El señor Bliss, al igual que Roverandom, se inspiró en parte en los juguetes infantiles de los pequeños Tolkien. Y como en el caso de Roverandom, Tolkien escribió e ilustró esta historia para deleite y entretenimiento de sus hijos. El relato ha sido publicado exactamente como nuestro autor lo creó: escrito a mano y con sus propias y divertidas ilustraciones y con transcripciones de su caligrafía en páginas opuestas. 

El señor Bliss es un excéntrico conocido por sus sombreros de copa excepcionalmente altos y por mantener a un «jirafanejo», extraña criatura con cuerpo de conejo y cuello de jirafa, en el patio trasero de su casa. Es un tipo adorable que se asemeja a Bilbo Baggins, y como él, es un soltero acomodado que vive en la cima de una colina, apartado del resto de sus vecinos. Un día el señor Bliss toma la caprichosa decisión de comprar un coche. Pero cuando se dispone a estrenar su nueva adquisición los desastres se suceden uno tras otro. Choca con todo lo imaginable en una serie de accidentes cómicos que involucran, entre otras cosas, coles, plátanos, un burro, un trío de osos y un policía. Sin embargo, lo que parecía ser una colosal catástrofe se arregla finalmente e incluso el coche amarillo de ruedas rojas (al que el señor Bliss, como es comprensible, había tomado gran antipatía) tiene una cierta función benéfica. 

                                     Dos ilustraciones del cuento, obra de Tolkien.
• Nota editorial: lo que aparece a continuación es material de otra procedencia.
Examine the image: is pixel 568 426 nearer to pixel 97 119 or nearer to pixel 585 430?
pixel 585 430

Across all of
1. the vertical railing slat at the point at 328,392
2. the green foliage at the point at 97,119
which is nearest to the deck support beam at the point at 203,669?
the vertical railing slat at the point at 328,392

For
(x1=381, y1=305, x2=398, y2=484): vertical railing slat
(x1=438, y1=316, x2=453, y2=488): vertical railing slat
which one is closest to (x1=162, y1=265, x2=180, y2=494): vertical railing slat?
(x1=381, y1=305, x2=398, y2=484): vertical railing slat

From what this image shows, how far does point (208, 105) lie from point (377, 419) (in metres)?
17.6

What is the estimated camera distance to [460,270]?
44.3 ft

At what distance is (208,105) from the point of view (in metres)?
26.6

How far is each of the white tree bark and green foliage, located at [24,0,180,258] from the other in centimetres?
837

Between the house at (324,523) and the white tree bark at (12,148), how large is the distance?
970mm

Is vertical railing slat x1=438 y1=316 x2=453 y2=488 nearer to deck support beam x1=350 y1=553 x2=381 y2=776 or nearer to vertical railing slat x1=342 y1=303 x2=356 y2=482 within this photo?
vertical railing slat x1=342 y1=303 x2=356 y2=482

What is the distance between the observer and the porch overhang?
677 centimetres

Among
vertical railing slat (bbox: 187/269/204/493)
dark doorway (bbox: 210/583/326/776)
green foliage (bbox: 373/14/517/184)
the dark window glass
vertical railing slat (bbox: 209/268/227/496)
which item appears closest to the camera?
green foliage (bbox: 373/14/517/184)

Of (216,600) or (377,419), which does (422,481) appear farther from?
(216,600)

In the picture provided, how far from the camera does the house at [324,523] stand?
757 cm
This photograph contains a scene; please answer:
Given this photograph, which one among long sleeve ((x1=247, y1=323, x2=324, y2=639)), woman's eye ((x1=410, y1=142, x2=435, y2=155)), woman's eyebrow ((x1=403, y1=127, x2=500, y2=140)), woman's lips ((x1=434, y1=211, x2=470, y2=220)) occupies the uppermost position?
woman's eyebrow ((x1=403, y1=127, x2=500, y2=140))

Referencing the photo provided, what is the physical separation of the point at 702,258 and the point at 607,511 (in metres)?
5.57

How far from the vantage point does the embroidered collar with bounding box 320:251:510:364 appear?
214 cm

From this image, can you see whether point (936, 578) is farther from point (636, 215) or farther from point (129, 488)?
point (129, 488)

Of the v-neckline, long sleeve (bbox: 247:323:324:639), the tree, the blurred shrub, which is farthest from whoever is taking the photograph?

El señor Bliss es probablemente la primera historia para niños de Tolkien, anterior al Hobbit y a Roverandom (no tomo en consideración Las cartas de Papá Noel, 1920-1943). A diferencia de El Hobbit y RoverandomEl señor Bliss se acerca a la tipología del álbum infantil, donde el texto y las ilustraciones están integradas, en la tradición de Beatrix Potter y con toques de Edward Lear. Los comentarios irónicos del Tolkien narrador sobre sus ilustraciones a lo largo del libro («El auto está aquí (y los ponis y el burro), pero estoy cansado de dibujarlo»), también recuerdan a Precisamente así de Rudyard Kipling. Se trata de una historia para ser leída en vos alta a los niños (seguramente como se concibió).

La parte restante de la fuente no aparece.